> **TASK TO CARRY OUT**
When a line of the records below contains the string "size", copy that whole line.
(Beginning of STUDY MATERIAL)
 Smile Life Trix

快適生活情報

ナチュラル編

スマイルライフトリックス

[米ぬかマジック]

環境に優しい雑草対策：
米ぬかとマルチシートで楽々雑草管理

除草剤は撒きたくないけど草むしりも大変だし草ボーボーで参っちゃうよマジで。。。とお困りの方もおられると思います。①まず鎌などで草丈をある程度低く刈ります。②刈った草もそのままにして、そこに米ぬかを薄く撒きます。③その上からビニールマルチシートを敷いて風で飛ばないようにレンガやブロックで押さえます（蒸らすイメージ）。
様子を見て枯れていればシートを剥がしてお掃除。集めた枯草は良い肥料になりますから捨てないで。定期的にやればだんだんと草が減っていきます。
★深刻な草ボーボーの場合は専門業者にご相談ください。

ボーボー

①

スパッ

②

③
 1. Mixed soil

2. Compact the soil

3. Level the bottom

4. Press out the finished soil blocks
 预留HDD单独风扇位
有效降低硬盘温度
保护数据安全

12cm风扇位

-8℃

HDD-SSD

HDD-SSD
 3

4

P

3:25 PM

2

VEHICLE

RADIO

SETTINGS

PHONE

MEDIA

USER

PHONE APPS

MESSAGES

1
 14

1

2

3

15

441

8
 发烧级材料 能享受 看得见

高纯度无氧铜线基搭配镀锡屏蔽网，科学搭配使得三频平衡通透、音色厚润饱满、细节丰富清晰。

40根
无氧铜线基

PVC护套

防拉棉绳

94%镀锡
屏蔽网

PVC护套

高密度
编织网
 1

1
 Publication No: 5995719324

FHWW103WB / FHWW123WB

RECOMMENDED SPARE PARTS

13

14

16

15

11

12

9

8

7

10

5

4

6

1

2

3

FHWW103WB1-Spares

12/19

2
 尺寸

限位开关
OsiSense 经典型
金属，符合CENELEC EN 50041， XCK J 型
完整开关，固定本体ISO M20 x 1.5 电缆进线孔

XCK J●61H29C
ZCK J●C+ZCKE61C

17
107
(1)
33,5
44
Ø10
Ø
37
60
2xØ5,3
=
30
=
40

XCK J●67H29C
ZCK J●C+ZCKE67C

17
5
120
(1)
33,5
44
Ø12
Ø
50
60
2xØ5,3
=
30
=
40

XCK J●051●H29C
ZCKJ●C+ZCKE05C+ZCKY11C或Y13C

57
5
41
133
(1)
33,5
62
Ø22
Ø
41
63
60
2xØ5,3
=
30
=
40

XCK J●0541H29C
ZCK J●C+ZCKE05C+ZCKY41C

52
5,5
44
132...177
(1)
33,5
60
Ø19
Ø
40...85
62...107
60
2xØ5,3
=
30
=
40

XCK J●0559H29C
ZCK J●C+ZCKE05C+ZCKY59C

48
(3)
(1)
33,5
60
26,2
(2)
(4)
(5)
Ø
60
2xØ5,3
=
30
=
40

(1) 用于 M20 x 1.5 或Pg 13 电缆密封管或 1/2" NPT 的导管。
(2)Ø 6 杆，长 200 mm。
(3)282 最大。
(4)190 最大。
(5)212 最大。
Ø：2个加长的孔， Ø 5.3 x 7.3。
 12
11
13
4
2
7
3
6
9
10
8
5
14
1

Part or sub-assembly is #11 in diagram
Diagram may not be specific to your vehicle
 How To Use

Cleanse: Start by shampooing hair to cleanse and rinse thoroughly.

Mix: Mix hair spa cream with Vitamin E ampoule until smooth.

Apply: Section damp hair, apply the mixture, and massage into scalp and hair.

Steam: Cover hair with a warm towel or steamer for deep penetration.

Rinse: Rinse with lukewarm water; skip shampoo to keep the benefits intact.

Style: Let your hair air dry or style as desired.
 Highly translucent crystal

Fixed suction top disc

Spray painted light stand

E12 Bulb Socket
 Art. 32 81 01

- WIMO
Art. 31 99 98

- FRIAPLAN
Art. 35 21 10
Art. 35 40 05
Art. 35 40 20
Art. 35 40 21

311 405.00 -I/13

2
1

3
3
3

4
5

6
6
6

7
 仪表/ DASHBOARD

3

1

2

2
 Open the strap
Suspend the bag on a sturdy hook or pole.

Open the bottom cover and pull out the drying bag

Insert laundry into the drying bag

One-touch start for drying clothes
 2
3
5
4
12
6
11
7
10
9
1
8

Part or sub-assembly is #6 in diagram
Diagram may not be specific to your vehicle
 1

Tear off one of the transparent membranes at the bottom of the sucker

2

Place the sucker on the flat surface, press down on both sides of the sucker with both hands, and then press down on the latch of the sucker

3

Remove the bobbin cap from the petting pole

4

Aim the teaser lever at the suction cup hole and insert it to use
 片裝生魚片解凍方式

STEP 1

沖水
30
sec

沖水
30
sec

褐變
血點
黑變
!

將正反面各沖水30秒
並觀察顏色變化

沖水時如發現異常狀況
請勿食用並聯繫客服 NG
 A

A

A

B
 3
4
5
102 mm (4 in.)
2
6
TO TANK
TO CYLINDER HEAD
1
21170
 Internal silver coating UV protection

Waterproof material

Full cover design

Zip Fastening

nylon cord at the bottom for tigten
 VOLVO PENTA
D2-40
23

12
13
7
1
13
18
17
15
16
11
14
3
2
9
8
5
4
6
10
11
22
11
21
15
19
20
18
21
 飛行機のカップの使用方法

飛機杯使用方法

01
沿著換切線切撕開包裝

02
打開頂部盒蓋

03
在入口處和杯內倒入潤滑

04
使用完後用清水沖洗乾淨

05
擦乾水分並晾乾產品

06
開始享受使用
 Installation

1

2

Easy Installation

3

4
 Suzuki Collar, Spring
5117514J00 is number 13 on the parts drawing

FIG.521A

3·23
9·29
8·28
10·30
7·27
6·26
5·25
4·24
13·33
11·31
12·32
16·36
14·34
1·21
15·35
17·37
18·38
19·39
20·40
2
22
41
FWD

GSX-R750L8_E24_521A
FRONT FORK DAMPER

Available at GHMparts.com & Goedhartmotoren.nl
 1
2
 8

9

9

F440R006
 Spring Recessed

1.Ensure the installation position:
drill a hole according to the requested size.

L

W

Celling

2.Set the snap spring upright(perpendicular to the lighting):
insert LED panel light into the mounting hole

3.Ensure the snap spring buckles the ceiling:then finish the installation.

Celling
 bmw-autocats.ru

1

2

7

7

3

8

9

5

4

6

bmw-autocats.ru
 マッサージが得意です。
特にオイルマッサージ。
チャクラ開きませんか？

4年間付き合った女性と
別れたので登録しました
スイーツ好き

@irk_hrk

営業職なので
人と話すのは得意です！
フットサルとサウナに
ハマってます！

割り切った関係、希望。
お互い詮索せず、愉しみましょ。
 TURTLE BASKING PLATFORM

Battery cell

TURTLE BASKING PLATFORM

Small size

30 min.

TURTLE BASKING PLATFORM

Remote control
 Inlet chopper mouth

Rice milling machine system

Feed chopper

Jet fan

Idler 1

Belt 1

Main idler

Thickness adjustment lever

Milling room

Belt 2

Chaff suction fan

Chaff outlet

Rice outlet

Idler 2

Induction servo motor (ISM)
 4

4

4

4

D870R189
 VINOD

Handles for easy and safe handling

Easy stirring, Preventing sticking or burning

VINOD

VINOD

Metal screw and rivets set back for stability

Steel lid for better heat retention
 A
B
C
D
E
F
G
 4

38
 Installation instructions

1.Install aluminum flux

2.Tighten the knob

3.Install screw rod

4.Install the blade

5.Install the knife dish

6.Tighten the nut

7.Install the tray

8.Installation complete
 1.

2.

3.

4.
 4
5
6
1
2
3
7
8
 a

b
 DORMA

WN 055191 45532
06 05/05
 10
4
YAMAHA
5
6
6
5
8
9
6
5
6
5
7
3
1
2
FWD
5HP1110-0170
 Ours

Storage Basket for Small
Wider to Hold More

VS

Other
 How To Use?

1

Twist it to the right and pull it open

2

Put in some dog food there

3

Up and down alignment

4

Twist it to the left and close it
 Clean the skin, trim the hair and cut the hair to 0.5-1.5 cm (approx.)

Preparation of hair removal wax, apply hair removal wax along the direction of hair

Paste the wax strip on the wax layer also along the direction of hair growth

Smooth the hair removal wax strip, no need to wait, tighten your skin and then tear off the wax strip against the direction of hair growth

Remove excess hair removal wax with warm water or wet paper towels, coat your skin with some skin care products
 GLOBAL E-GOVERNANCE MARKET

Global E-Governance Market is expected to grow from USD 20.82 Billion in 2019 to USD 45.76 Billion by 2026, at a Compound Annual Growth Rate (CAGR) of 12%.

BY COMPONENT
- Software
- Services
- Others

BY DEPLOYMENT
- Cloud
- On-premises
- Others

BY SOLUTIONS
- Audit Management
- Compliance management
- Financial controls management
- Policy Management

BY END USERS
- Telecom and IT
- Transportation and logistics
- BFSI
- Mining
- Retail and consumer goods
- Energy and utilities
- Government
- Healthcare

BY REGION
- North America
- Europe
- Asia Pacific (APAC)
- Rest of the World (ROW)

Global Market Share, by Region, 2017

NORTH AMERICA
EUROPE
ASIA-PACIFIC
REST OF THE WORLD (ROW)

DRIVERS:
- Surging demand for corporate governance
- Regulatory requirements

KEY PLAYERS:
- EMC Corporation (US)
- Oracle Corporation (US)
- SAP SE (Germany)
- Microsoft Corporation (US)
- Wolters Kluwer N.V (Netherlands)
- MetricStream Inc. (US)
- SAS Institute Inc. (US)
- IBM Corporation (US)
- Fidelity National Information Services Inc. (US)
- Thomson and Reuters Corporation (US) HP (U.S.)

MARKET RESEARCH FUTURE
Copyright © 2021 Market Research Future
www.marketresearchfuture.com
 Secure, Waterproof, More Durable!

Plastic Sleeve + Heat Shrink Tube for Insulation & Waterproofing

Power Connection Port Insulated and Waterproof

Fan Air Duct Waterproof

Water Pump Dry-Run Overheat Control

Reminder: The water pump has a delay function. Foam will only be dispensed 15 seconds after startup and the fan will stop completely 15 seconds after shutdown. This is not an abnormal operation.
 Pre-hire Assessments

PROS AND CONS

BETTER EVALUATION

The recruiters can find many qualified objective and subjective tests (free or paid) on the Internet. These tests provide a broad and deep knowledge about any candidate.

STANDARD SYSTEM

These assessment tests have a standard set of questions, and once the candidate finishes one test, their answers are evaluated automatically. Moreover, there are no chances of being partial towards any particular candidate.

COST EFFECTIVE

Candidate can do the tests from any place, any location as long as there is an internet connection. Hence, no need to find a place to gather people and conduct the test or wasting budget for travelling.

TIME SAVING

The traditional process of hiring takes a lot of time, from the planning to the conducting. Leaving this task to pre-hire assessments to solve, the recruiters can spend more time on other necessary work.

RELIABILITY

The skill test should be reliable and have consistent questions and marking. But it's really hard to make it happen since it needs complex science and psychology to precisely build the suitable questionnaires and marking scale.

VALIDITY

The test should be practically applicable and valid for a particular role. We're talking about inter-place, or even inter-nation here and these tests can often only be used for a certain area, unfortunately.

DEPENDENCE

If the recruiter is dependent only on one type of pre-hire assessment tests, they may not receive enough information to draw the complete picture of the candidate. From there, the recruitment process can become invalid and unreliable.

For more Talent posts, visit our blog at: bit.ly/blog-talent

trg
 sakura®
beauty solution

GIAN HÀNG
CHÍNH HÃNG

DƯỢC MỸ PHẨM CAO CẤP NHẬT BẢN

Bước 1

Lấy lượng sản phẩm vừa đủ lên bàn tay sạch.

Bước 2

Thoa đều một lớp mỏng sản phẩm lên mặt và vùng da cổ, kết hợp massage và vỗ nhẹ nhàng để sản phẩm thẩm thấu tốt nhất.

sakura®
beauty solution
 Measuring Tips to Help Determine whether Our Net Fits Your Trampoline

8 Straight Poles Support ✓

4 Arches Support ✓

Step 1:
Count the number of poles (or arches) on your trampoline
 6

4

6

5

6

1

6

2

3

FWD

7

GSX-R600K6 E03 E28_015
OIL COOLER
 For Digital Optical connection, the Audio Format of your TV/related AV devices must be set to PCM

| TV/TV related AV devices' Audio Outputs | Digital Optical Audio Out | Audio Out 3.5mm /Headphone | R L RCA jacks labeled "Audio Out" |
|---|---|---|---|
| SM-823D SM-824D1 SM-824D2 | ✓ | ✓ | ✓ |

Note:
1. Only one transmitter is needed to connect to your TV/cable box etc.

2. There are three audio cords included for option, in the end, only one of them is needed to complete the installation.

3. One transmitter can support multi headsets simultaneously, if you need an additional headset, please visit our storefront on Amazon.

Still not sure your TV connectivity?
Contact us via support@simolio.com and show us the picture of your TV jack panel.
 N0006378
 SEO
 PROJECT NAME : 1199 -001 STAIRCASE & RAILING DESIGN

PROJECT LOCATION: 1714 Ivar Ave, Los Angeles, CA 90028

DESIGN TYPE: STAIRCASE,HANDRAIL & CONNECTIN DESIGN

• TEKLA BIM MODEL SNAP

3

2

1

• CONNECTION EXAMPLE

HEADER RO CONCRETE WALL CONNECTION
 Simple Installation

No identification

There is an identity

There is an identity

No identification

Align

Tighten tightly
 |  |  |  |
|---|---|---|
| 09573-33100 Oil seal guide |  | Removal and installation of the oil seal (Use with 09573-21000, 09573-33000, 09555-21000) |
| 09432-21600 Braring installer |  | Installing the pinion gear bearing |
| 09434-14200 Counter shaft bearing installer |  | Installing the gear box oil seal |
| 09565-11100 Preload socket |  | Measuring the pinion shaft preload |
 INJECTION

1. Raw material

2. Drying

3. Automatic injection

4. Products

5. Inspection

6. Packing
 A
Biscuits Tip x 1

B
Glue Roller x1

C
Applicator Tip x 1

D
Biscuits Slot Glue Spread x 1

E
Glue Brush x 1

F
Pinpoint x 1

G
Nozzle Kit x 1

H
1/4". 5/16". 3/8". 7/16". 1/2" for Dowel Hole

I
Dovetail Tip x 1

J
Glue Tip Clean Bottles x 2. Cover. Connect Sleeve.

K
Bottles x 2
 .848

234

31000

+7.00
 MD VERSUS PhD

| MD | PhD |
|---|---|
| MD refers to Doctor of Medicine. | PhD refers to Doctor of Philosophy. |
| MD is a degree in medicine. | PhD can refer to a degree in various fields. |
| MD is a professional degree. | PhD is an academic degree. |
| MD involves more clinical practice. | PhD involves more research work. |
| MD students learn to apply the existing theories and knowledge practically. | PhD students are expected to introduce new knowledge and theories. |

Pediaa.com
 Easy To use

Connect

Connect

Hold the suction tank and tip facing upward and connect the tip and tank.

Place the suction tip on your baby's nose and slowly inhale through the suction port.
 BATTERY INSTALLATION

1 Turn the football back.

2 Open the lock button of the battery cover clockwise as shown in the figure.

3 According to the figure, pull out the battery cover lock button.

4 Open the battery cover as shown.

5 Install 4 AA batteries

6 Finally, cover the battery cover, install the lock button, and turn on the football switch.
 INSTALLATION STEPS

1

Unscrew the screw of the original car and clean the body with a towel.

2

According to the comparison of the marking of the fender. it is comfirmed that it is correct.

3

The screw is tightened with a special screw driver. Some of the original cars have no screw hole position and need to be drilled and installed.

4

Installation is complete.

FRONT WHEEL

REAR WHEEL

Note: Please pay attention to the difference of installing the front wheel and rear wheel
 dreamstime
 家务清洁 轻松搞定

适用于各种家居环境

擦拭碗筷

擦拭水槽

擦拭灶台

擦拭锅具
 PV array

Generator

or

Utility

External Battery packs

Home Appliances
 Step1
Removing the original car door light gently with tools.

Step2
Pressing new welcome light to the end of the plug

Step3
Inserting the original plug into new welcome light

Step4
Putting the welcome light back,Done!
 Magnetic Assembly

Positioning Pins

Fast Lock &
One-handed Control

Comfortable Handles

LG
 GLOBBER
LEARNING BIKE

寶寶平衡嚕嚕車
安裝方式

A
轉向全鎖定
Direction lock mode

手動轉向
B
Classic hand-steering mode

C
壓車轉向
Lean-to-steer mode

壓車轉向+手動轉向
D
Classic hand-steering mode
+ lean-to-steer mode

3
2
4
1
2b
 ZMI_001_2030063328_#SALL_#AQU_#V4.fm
(End of STUDY MATERIAL)
> **WRITTEN ANSWER**
drill a hole according to the requested size.
Small size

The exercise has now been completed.